*Task item*
Return each line of the entries that holds the string "burst".

*Records for this task*
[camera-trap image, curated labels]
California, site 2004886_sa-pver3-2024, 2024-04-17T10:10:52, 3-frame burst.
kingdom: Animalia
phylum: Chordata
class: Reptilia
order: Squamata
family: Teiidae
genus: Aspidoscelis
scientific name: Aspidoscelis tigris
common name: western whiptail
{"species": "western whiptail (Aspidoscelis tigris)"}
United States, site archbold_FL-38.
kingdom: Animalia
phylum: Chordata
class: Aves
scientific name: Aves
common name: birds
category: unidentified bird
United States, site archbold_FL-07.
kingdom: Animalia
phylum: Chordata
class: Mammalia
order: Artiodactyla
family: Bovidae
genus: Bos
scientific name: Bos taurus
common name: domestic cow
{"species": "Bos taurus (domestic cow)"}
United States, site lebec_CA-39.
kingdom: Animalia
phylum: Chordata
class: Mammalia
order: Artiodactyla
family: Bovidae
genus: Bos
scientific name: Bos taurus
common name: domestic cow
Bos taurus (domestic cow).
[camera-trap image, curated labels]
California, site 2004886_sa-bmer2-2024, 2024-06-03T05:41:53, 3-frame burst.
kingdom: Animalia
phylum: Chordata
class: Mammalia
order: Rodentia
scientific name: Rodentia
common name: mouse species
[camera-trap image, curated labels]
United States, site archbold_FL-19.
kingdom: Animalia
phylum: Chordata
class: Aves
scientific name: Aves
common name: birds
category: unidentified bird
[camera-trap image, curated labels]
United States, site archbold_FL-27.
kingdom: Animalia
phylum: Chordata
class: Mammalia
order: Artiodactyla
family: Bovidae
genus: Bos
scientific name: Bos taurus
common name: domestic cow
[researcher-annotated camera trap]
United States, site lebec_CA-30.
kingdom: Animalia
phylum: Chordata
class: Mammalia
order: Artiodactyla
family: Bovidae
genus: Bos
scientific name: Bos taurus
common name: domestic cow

*Solved exercise*
California, site 2004886_sa-pver3-2024, 2024-04-17T10:10:52, 3-frame burst.
California, site 2004886_sa-bmer2-2024, 2024-06-03T05:41:53, 3-frame burst.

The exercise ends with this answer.